- Arianna Auber American-Statesman Staff
Many Texas Hill Country winemakers agree that the state’s sometimes scorching temperatures can actually produce a fine harvest of warm-weather grapes — but which type defines Texas as a wine destination in its own right? Is it Tempranillo? Tannat? Aglianico? Each winery swears by a particular varietal or two, and each one has figured out how to turn them into stellar wines that are starting to earn global buzz.
It’s a great time to explore wineries — it is, after all, Texas Wine Month. With 46 wineries scattered along the Texas Wine Trail in the Hill Country, there is no shortage to choose from, but make sure to include these seven on your day trip travels. They’re some of the best, with revolutionary ideas about how to take Texas wine to the next level and plenty of award-winning wines that can compete with France, California and other leading wine regions.
464 Becker Farms Road, Stonewall. 10 a.m. to 5 p.m. Monday-Thursday, 10 a.m. to 6 p.m. Friday-Saturday, noon to 6 p.m. Sunday. 830-644-2681, beckervineyards.com.
You heard it through the grapevine: No Texas wine guide is worth its salt without mention of Becker Vineyards, which helped pioneer Texas’ start as a wine region in 1992 with owners Richard and Bunny Becker’s first planting of grapes. Since their first vintages in 1995, they’ve been instrumental in making the industry into the respectable wine destination it is today.
The couple and their winemakers have been adventurous, putting their green thumbs to work growing all sorts of grapes, from viognier to syrah to cabernet sauvignon. Richard Becker seemed to recognize, even in the mid-1990s, that grapes from warmer Mediterranean regions would fare better here, even though the popularity of California wines — like cabernet — suggested following our Pacific coast neighbor’s lead.
“If you make the world’s best sauvignon blanc or the world’s best viognier, people will come to find it, ” he said in a 1996 American-Statesman article. That philosophy obviously works: Becker Vineyards produces upwards of 100,000 cases per year these days, and Becker wines have even been served at such sophisticated settings as the White House.
Wine down with: The Reserve Roussanne 2014. Texas wineries have been playing around with all sorts of obscure grapes lately, among them the white wine varietal of roussanne. It can be a tricky grape to grow; if done well, it’ll make for a graceful treat like this Becker wine, with notes of citrus and honey on the palate.

= = = =

**Work instructions**:
**1.** Answer these questions from the Texas wine article:
(a) How many wineries are on the Texas Wine Trail in the Hill Country?
(b) In what year did Becker Vineyards release its first vintages?
(c) How many cases of wine does Becker Vineyards produce per year?
**2.** Rewrite the paragraph of the Texas wine article that begins "The couple and their winemakers" as a short bulleted list that keeps its main facts.
**3.** Carry on the article about Texas Hill Country wineries from its last sentence.

**Material supplied**:
= = = =

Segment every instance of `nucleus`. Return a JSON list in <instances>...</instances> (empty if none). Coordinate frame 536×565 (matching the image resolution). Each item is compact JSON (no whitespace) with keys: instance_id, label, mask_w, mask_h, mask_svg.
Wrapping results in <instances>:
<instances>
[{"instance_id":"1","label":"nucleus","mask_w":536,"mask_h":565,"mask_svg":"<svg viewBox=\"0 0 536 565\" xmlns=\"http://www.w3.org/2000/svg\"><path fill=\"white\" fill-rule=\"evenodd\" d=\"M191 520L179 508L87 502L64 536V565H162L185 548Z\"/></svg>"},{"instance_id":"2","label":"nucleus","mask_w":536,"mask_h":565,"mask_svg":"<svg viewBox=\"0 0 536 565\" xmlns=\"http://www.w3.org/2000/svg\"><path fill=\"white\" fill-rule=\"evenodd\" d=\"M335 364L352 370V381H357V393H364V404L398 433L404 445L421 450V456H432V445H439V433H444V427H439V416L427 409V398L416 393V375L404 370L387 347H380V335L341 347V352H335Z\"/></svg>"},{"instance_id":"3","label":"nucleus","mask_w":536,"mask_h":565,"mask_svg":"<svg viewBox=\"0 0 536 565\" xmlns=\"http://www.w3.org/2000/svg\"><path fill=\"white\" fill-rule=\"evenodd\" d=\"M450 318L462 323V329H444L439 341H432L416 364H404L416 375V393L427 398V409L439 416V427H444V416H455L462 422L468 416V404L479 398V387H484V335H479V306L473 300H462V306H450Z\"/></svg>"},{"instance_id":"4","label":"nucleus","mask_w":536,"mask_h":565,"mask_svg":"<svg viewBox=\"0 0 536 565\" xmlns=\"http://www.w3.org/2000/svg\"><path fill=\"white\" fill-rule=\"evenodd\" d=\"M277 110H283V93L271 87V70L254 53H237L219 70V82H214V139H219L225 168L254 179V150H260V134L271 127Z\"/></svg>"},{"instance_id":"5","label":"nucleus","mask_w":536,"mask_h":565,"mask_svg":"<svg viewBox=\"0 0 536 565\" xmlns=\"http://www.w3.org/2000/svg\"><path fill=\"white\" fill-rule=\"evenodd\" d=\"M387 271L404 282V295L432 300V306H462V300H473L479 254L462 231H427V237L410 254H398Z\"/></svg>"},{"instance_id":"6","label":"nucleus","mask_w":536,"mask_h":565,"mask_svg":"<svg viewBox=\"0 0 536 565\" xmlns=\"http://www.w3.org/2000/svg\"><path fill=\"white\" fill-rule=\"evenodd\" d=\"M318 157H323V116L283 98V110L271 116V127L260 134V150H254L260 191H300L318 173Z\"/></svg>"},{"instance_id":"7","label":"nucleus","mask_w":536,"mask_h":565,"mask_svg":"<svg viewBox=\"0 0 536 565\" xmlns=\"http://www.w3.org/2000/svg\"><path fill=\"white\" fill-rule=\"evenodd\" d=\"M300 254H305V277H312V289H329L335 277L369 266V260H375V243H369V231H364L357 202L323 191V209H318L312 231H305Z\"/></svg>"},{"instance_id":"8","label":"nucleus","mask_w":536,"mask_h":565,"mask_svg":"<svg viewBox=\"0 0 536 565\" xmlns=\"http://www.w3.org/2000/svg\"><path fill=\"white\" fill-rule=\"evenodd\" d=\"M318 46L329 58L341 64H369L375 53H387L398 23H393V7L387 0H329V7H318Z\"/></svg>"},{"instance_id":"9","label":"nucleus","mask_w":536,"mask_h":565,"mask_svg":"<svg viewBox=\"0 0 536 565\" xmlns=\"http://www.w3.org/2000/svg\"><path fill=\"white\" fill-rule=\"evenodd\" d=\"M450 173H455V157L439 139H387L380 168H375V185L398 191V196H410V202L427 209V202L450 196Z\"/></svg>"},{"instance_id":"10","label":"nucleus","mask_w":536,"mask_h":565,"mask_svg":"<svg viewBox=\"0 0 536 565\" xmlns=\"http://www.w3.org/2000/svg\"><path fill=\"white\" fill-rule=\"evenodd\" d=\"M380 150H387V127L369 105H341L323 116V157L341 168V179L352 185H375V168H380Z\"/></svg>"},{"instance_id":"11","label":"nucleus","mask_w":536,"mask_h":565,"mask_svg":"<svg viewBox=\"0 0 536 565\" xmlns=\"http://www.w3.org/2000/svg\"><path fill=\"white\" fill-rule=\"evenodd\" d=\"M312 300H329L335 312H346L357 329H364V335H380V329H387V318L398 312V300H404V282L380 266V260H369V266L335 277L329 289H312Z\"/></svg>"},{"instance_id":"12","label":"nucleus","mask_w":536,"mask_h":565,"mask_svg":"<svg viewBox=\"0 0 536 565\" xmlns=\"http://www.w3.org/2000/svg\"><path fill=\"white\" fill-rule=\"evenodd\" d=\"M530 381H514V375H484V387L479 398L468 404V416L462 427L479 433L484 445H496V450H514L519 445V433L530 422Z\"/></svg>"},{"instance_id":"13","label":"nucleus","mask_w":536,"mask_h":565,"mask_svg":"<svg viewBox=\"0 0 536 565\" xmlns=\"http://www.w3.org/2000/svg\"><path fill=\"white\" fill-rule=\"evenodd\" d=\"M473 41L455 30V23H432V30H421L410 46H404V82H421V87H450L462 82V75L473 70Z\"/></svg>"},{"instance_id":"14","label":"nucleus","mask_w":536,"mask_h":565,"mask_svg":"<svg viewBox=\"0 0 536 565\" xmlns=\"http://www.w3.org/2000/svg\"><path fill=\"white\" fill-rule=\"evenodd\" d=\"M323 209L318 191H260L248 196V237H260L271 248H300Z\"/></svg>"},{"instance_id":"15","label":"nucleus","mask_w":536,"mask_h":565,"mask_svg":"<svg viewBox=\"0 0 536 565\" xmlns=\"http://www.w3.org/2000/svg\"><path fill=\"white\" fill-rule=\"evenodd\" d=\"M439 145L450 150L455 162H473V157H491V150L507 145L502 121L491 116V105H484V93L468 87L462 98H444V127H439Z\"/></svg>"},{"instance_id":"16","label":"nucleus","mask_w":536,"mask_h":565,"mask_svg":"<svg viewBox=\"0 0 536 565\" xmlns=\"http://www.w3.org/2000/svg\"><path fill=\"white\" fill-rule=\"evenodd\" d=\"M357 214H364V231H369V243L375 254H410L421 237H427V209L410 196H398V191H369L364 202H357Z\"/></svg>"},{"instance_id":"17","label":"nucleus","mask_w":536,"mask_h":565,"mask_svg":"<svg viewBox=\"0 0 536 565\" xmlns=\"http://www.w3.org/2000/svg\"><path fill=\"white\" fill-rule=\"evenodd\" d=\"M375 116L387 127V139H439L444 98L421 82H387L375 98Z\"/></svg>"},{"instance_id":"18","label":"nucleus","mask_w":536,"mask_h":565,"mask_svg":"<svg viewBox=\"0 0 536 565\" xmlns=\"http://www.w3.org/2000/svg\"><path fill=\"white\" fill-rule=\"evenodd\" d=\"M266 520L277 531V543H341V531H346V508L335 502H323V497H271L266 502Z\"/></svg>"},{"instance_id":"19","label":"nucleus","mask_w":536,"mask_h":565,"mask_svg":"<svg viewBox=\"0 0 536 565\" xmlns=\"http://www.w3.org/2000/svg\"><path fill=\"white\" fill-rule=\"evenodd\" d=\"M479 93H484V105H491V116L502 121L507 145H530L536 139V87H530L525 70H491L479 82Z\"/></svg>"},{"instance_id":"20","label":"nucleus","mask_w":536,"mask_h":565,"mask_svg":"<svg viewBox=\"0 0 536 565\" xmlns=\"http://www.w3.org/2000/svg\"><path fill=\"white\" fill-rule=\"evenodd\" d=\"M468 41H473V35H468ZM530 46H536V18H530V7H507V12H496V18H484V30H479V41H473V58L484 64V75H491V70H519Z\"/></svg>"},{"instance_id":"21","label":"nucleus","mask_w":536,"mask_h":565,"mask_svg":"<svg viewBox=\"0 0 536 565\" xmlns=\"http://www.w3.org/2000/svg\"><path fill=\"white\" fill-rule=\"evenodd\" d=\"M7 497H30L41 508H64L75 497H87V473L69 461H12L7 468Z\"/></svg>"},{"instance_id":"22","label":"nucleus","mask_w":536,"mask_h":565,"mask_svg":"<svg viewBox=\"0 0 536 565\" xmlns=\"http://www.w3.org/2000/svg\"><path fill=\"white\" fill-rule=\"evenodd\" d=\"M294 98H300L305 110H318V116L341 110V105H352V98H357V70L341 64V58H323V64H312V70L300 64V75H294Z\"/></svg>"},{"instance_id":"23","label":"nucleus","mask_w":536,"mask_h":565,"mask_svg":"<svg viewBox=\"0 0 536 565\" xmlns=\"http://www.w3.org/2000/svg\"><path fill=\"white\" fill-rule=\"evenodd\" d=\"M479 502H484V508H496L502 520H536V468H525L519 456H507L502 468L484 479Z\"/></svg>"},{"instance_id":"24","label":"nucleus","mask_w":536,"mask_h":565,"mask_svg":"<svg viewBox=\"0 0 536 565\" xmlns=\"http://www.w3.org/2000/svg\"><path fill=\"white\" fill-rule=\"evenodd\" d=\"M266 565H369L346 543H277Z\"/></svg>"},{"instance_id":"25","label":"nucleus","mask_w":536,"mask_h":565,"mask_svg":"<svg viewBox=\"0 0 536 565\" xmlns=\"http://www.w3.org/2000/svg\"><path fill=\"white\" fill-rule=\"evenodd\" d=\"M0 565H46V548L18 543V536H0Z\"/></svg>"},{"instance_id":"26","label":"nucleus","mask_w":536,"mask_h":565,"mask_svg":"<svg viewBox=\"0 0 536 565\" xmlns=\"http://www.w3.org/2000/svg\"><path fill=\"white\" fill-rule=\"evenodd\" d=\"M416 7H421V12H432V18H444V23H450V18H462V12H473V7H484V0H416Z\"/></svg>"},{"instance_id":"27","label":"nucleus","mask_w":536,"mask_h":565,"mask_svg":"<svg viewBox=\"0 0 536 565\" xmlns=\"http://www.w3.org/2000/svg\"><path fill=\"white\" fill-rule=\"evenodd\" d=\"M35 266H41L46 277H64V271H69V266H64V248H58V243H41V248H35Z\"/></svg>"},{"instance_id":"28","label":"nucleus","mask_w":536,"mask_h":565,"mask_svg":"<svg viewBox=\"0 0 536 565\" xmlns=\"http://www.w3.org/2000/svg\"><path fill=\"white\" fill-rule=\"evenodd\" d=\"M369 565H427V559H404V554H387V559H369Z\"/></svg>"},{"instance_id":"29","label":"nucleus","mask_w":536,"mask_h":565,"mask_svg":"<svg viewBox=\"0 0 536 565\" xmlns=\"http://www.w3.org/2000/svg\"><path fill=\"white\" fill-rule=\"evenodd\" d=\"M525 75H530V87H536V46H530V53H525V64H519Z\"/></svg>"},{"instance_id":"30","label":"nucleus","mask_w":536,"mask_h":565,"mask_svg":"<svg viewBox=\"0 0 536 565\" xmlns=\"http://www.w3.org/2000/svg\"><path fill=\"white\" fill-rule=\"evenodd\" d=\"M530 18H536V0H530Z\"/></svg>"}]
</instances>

= = = =

**Expected results**:
**1.**
(a) 46
(b) 1995
(c) Upwards of 100,000

**2.**
- The couple and their winemakers have grown many kinds of grapes, including viognier, syrah and cabernet sauvignon.
- Even in the mid-1990s, Richard Becker seemed to recognize that grapes from warmer Mediterranean regions would do better in Texas.
- He took this view although the popularity of California wines like cabernet suggested following California's lead.

**3.**
142 Lindner Branch Trail, Comfort. 1 to 8 p.m. Thursday-Friday, 11 a.m. to 8 p.m. Saturday, noon to 5 p.m. Sunday. 830-995-2948, bendingbranchwinery.com.
You heard it through the grapevine: Founders Robert Young and son-in-law John Rivenburgh opened their winery on a historic piece of property in the old German town of Comfort, updating the 1840s-built cabin, barn and well house and surrounding acreage with structures made from the original bones. The desire to combine old and new in this way carries over into the wine program itself — with an underlying focus on sustainability.
The duo relies on 160 open-top bins for red wine fermentation, an Old World method that produces more nuanced expressions in their wine than the more common tank fermentation. They also have a neat new toy that helps them pull out tannins and other desired compounds from their grapes: a flash détente machine. One of only four in the U.S., the machine applies extreme heat, a vacuum and flash cooling to macerate the skins of the grapes, enhancing their flavors and aromas in a way most current extraction methods can’t. “It’s very Willy Wonka-esque,” Rivenburgh says.
Additionally, Bending Branch tries to be as eco-friendly as possible. The winery, which has a 22-acre estate vineyard, doesn’t use any pesticides or insecticides, collects thousands of gallons of rainwater and even hatches beneficial insects in the spring. The ladybug and green lacewing colonies help with pest control; the praying mantises “are just for fun,” Rivenburgh says, noting that he sometimes puts one on his shoulder while he works. “My kids think I have a pet,” he jokes.
Wine down with: The 2012 Texas Tannat. This red grape from southwestern France is just one of the rarer varietals Bending Branch Winery prefers, but it’s the winemakers’ favorite. Try the 2012 vintage and you’ll know why — it’s full of black cherry and vanilla notes that lead into a bold, smoky finish.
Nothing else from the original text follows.